Conveyancing delays leading to failed property sales – IPAV
Growing and serious delays in the conveyancing process are leading to property sales falling through, estate agents are reporting.
A survey conducted by the Institute of Professional Auctioneers and Valuers (IPAV) has found that four out of every five agents say they have seen sales fail because of the problem.
26% said it occurred frequently, 4% said it had happened very frequently and 70% said it had arisen occasionally.
“Conveyancing delays put extra worry and pressure on purchasers and vendors as well as extra rental costs too in many cases at a time when budgets are very tight,” said Pat Davitt, chief executive of IPAV.

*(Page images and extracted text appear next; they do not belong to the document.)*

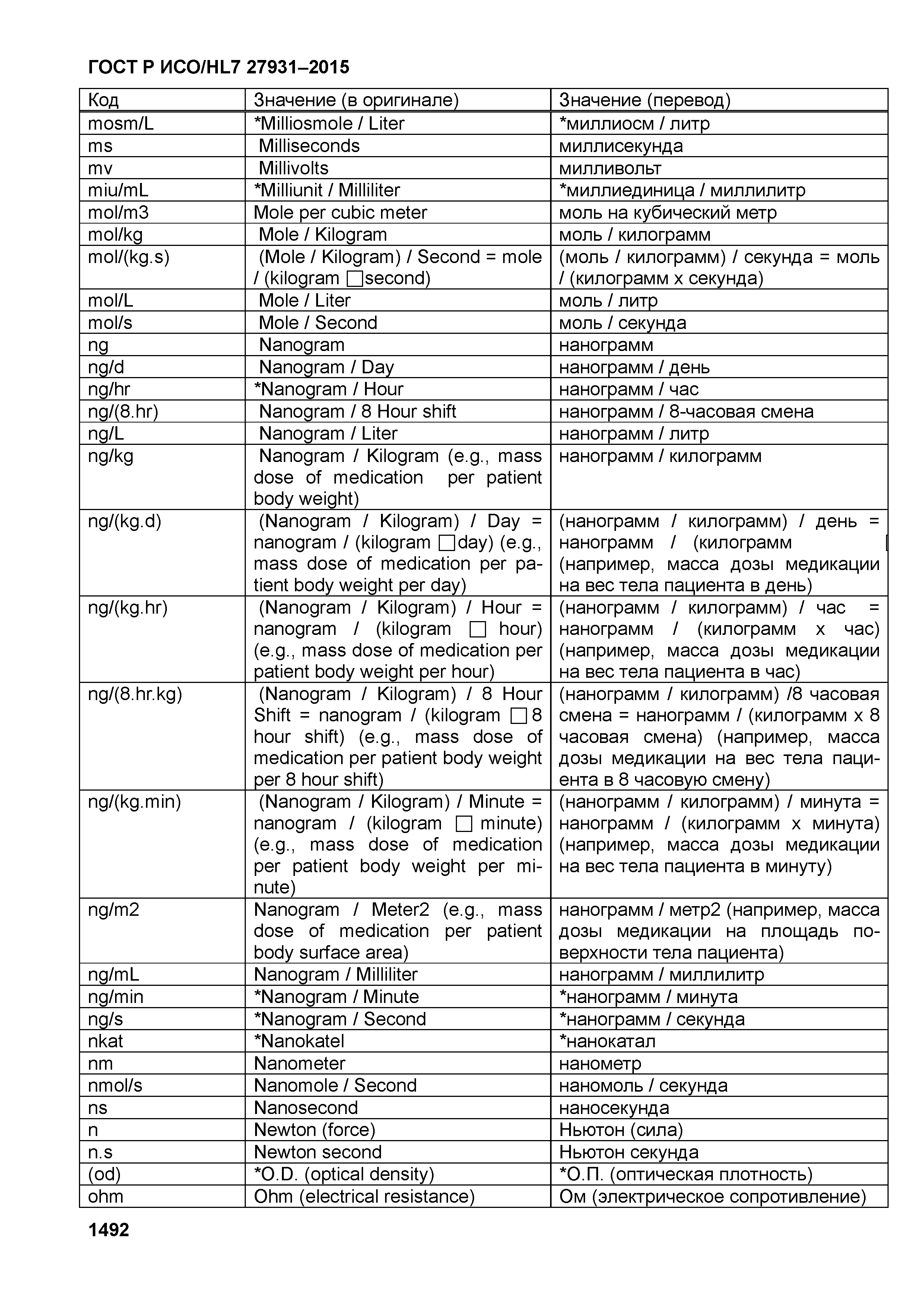 ГОСТ Р ИСО/HL7 27931–2015

| Код | Значение (в оригинале) | Значение (перевод) |
|---|---|---|
| mosm/L | *Milliosmole / Liter | *миллиосм / литр |
| ms | Milliseconds | миллисекунда |
| mv | Millivolts | милливольт |
| miu/mL | *Milliunit / Milliliter | *миллиединица / миллилитр |
| mol/m3 | Mole per cubic meter | моль на кубический метр |
| mol/kg | Mole / Kilogram | моль / килограмм |
| mol/(kg.s) | (Mole / Kilogram) / Second = mole / (kilogram □second) | (моль / килограмм) / секунда = моль / (килограмм х секунда) |
| mol/L | Mole / Liter | моль / литр |
| mol/s | Mole / Second | моль / секунда |
| ng | Nanogram | нанограмм |
| ng/d | Nanogram / Day | нанограмм / день |
| ng/hr | *Nanogram / Hour | нанограмм / час |
| ng/(8.hr) | Nanogram / 8 Hour shift | нанограмм / 8-часовая смена |
| ng/L | Nanogram / Liter | нанограмм / литр |
| ng/kg | Nanogram / Kilogram (e.g., mass dose of medication per patient body weight) | нанограмм / килограмм |
| ng/(kg.d) | (Nanogram / Kilogram) / Day = nanogram / (kilogram □day) (e.g., mass dose of medication per patient body weight per day) | (нанограмм / килограмм) / день = нанограмм / (килограмм (например, масса дозы медикации на вес тела пациента в день) |
| ng/(kg.hr) | (Nanogram / Kilogram) / Hour = nanogram / (kilogram □ hour) (e.g., mass dose of medication per patient body weight per hour) | (нанограмм / килограмм) / час = нанограмм / (килограмм х час) (например, масса дозы медикации на вес тела пациента в час) |
| ng/(8.hr.kg) | (Nanogram / Kilogram) / 8 Hour Shift = nanogram / (kilogram □8 hour shift) (e.g., mass dose of medication per patient body weight per 8 hour shift) | (нанограмм / килограмм) /8 часовая смена = нанограмм / (килограмм х 8 часовая смена) (например, масса дозы медикации на вес тела пациента в 8 часовую смену) |
| ng/(kg.min) | (Nanogram / Kilogram) / Minute = nanogram / (kilogram □ minute) (e.g., mass dose of medication per patient body weight per minute) | (нанограмм / килограмм) / минута = нанограмм / (килограмм х минута) (например, масса дозы медикации на вес тела пациента в минуту) |
| ng/m2 | Nanogram / Meter2 (e.g., mass dose of medication per patient body surface area) | нанограмм / метр2 (например, масса дозы медикации на площадь поверхности тела пациента) |
| ng/mL | Nanogram / Milliliter | нанограмм / миллилитр |
| ng/min | *Nanogram / Minute | *нанограмм / минута |
| ng/s | *Nanogram / Second | *нанограмм / секунда |
| nkat | *Nanokatel | *нанокатал |
| nm | Nanometer | нанометр |
| nmol/s | Nanomole / Second | наномоль / секунда |
| ns | Nanosecond | наносекунда |
| n | Newton (force) | Ньютон (сила) |
| n.s | Newton second | Ньютон секунда |
| (od) | *O.D. (optical density) | *О.П. (оптическая плотность) |
| ohm | Ohm (electrical resistance) | Ом (электрическое сопротивление) |

1492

Another problem currently being caused by delays in conveyancing is that buyers can miss out on lower fixed rate mortgages, as lenders continue to put up their rates in tandem with ECB changes.
The survey of 534 agents found 88% of respondents have seen delays in the conveyancing process.
The average time for a sale to complete is now around 16 weeks – with two and a half months of that accounted for by signing of contracts and another five weeks or more weeks spent closing the sale.
The process of securing documentation and issues with deeds were cited as the most common problem, experienced by 60% of agents.
But communication problems with those selling the property and solicitors for the purchasers were referenced by 23% and 14% respectively.
Respondents listed the importance of conveyancing in the process at 75, on a scale of 1-100, where 100 is the most important issue.
A large majority of 86% of agents stated that conveyancing times have not got better since IPAV first conducted a survey on the issue eight years ago.
Three quarters said initiatives put forward by the legal profession four years ago have not improved the situation.
This included the Pre-Contract Investigation of Title system which aims to ensure any questions relating to the property’s title are raised and resolved before the contracts are signed.
Currently legislation, which would require critical documents to be gathered up front before a property goes on the market, is before the Houses of the Oireachtas.
The Sellers Legal Pack for Property Buyers’ Bill 2022 is due to reach second stage in the Dáil on October 5.
“It is currently used very effectively in online and public auction sales for many years,” Mr Davitt said.
“The Sellers Legal Pack Bill, when enacted, will speed up the entire sales procedure without adding any further costs to the consumer, and it will also help put an end to the practices of gazumping and gazundering,” he added.